Aesthetically, it began in the fall of 2017 with the opening of the Ferry Market, a stylish hub that features several trendy food stalls, along with a coffee bar, a craft brewer, and a local vineyard. But, really, the movement took root even earlier than that, when the Bridge Street Foundation bought the Bucks County Playhouse.
That happened in late 2011. For much the year prior to that, the iconic theater sat empty. The foundation quickly breathed new life into it. And a few years later, Sherri and Kevin Daugherty, the couple behind the nonprofit, grew their footprint in New Hope with the opening of the Ferry Market, which they own separately from the foundation.
The rebirth of the playhouse sparked a larger revival of New Hope’s waterfront. In August 2019, the Ghost Light Inn opened next door. The contemporary boutique hotel, which is also owned by the Daughertys, was eight years in the making.
“At one point there was almost a dozen organizations that had to approve our plans,” Sherri told NJ.com in 2019. “We would design a plan, and we would say, ‘What do you think?’ And they would say, ‘Eh, it’s all great, except for this.’ So then we would go and change that, and give it to the next person, and they’d say, ‘No, I don’t like that, do this.’”
The final design capitalizes on the picturesque views of the Delaware. That includes Stella, the farm-to-table restaurant that was operated by James Beard Award-winning chef Jose Garces until last year, when he severed his ties.

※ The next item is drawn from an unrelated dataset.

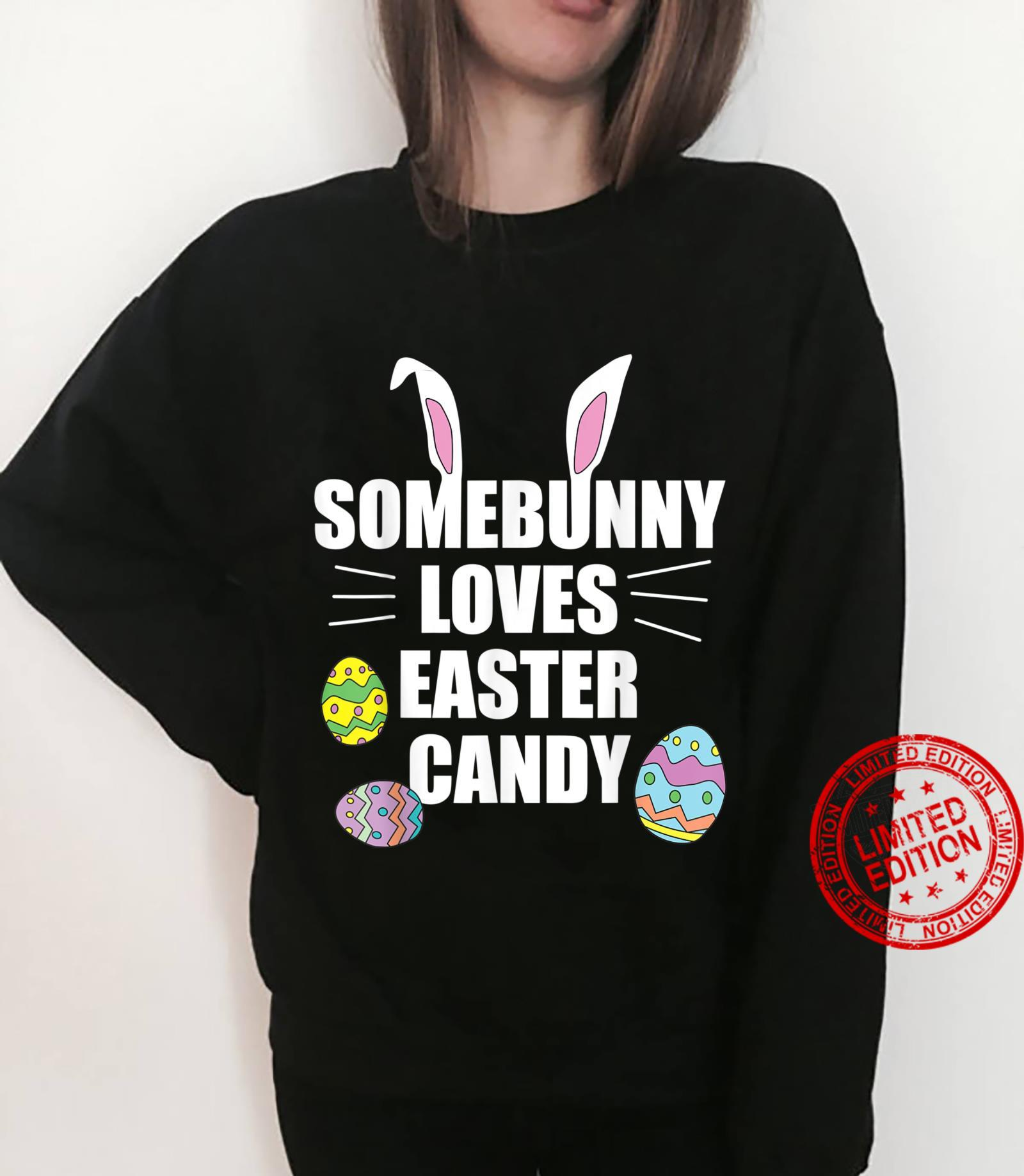 Easter Bunny Ears Somebunny Loves Candy and Chocolate Eggs Shirt sweater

Meanwhile, there was finally some movement – literally – around Odette’s, the legendary restaurant and cabaret lounge. After sitting dormant since 2006, the stone building was moved just up the road in October 2018 to make way for another boutique hotel, restaurant, and lounge.
The River House at Odette’s opened two years ago. It’s described as “where edgy, yet elegant, urban-inspired design elements are seamlessly married with flowing fabrics, bold fixtures, and reclaimed architectural features for an unparalleled riverfront experience.”

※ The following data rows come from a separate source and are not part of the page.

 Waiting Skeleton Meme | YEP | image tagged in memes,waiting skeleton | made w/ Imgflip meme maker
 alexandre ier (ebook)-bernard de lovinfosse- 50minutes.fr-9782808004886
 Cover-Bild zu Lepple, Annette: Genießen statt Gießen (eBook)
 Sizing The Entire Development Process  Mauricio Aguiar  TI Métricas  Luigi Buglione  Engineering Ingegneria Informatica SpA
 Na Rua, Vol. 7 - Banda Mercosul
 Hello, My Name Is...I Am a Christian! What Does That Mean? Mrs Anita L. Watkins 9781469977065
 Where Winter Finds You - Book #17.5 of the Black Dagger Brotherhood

Odette Myrtil, the flamboyant character after whom the original restaurant was named, influenced many aspects of the River House, from the velvet and leather sofas in the piano lounge to the custom wall coverings embedded with musical scores from and love letters about the cabaret she presided over.
“Every detail from the historic artifacts celebrated around the property to the measures taken to offer both plush comforts and an otherworldly environment has been meticulously composed to transport both guests and locals as soon as they walk through the door,” said Ron Gorodesky, president of Refined Hospitality, the management company overseeing River House, in a statement released prior to the hotel’s opening.

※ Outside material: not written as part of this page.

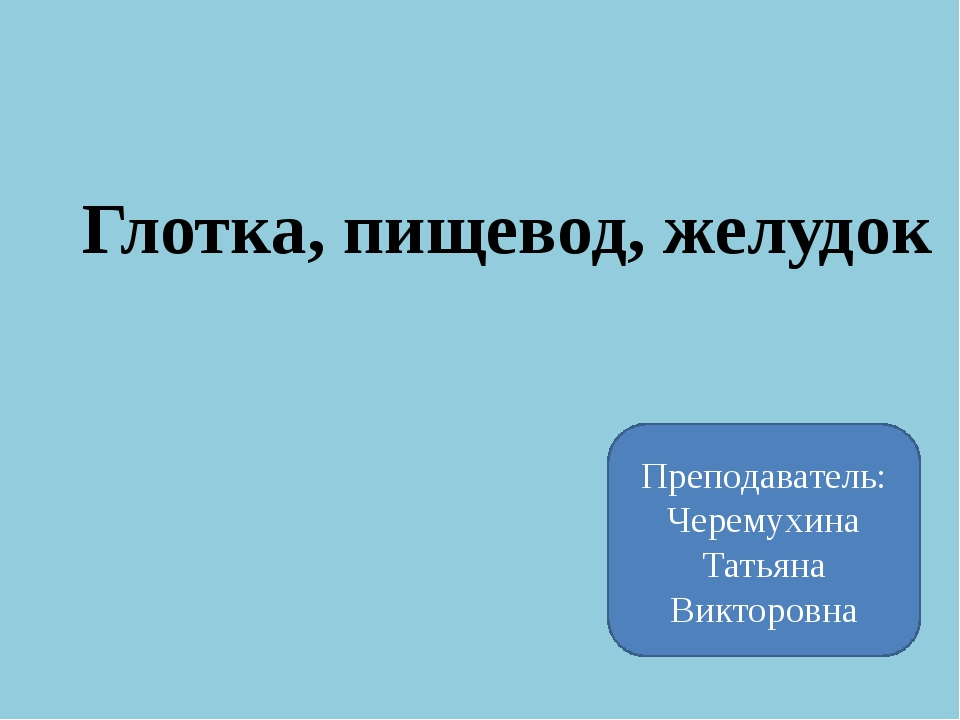 Глотка, пищевод, желудок Преподаватель: Черемухина Татьяна Викторовна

And now there’s also the Logan Inn, which in spite of its central position on New Hope’s Main Street, was long seen as an outdated, overpriced relic that catered to day-trippers, most of whom learned about the inn through ghost hunter documentaries.
But that seems to be a thing of the past. The hotel has been transformed through an extensive renovation that has doubled the inn’s size – 22 guest rooms were added to the 16 existing ones – and rebranded it as the envy of every travel blogger.
Think in-room bars stocked with artisanal spirits and house-made mixers. Think seasonal proprietary scents. Think a restaurant featuring a chef with an elite pedigree and a reputation for being super-meticulous about sourcing his ingredients.
Yeah, this isn’t the stuffy Logan Inn you endured for mom’s sake on Mother’s Day. Nor is this, any longer, the New Hope you knew when you graduated from cruising malls as a teenager.